La Disney spiegata come una potenza militare

Il capitalismo si sa, è un po’ aggressivo. E non si tratta di scuola politica, bensì di come il capitalismo stesso scelga di narrarsi al suo pubblico. Non a caso la rivalità tra le varie case di produzione cinematografiche è spesso paragonata da giornalisti, critici e analisti di mercato a una lotta, quando non una guerra, combattuta a suon di film e serie TV. Insomma, è una guerra là fuori e noi siamo la risorsa per la quale si combatte. Non fate l’errore di credervi spettatori passivi di un mondo che non vi appartiene, questa guerra è combattuta anche e soprattutto sulle nostre scelte, sui nostri consumi e sulle nostre tasche.
Se allora dobbiamo parlare di guerra, facciamolo almeno senza mezzi termini e festeggiamo questo 118° compleanno di nonno Walt con tutto il lessico “militare” che ci occorre. Perché se è vero che tutto è iniziato con un topo, è anche vero che adesso il topo è a capo di un esercito e di un impero che proprio in questi ultimi anni – sicuramente dal 2009 in poi con l’acquisizione della Marvel – sta di nuovo consolidando il suo dominio sul mondo dell’entertainment. Il motivo di una simile intensificazione aggressiva è proprio motivata da una diversificazione del mercato tale da non lasciare altra scelta al colosso di Burbank se non adattarsi al cambiamento. Proviamo allora a spiegare la politica Disney come se si trattasse di un’offensiva militare, con tanto di esercito pronto a sfidare Netflix, Amazon e molti altri.

I canali TV ovvero la fanteria leggera
ESPN, ABC ma anche Freeform e ovviamente Disney Channel: i canali Disney sono l’equivalente della fanteria leggera di un esercito pronti a infiltrarsi in ogni casa e in ogni cavo con la loro carica di sport (ESPN), serie TV e notiziari (ABC) o contenuti per i giovani (Freeform). Contrariamente a quanto si potrebbe pensare, questi canali rappresentano per Disney la fonte principale di guadagno, con un reddito stimato di 6,14 miliardi di dollari (i parchi a tema, per fare un esempio, hanno un reddito di “solo” 4,88 miliardi). È una fanteria specialmente addestrata a conseguire lauti guadagni, ad esempio si stima che ESPN nel solo 2018 abbia fatturato da sola qualcosa come il 70% dei ricavi via cavo. Insomma, così come nella guerra campale, la “fanteria leggera” Disney copre la maggior parte delle operazioni offensive e si occupa di mantenere la “pace” nei territori già conquistati.

Gli Studios ovvero la divisione corazzata
A supporto della fanteria leggera troviamo i mezzi pesanti dell’esercito Disney, gli studios cinematografici. Sebbene non siano la parte più numerosa in tutte le battaglie, di certo sono loro a trainare l’esercito in quelle più importanti e spesso fanno la differenza tra la vittoria e la sconfitta. Tra gli studios annoveriamo gli storici “Animation Studios” che ci hanno portato l’intero canone dei classici Disney, da Biancaneve all’ultimo Frozen; la Walt Disney Pictures, che oggi ci stuzzica principalmente con i remake dei classici animati, e le acquisizioni più o meno recenti, dalla Pixar (2006) alla Marvel (2009) fino alla Lucasfilm (2012), senza dimenticare il controverso acquisto della FOX conclusosi solo l’anno scorso.

Consegna :: Prosegui l'articolo sulla Disney come potenza militare a partire dall'ultima frase presente. L'elenco riportato qui non ha alcun legame con l'articolo sulla Disney.

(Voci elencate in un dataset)
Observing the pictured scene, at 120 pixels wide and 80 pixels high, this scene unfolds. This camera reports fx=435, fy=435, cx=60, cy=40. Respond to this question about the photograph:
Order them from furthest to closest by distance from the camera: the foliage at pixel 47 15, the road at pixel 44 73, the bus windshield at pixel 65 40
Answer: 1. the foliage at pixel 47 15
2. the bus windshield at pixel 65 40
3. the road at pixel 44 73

Risposta all'esercizio ::
L’impiego di un mezzo corazzato – un film -, spiana la strada alla fanteria leggera che si infiltra così nelle zone più inaccessibili. Una tattica che il Topo conosce molto bene, a cominciare dagli anni ’90 quando, all’uscita di un nuovo film degli Animation Studios, i cui colpi di solito roboravano per tutto il globo, seguiva poco tempo dopo un film o una serie animata, di qualità magari inferiore rispetto al film, ma non per questo insoddisfacente. Negli anni ’90 quelle divisioni di fanteria si chiamavano “Disney Toon Studios” e “Disney Television Studios” e ci hanno portato lavori più o meno degni di nota, ad esempio i sequel di classici come il Re Leone, Pocahontas e Cenerentola; o veri e propri gioielli come Zio Paperone alla ricerca della lampada perduta (1990) e In viaggio con Pippo (1995); o ancora le serie animate di Aladdin, la Sirenetta e Hercules.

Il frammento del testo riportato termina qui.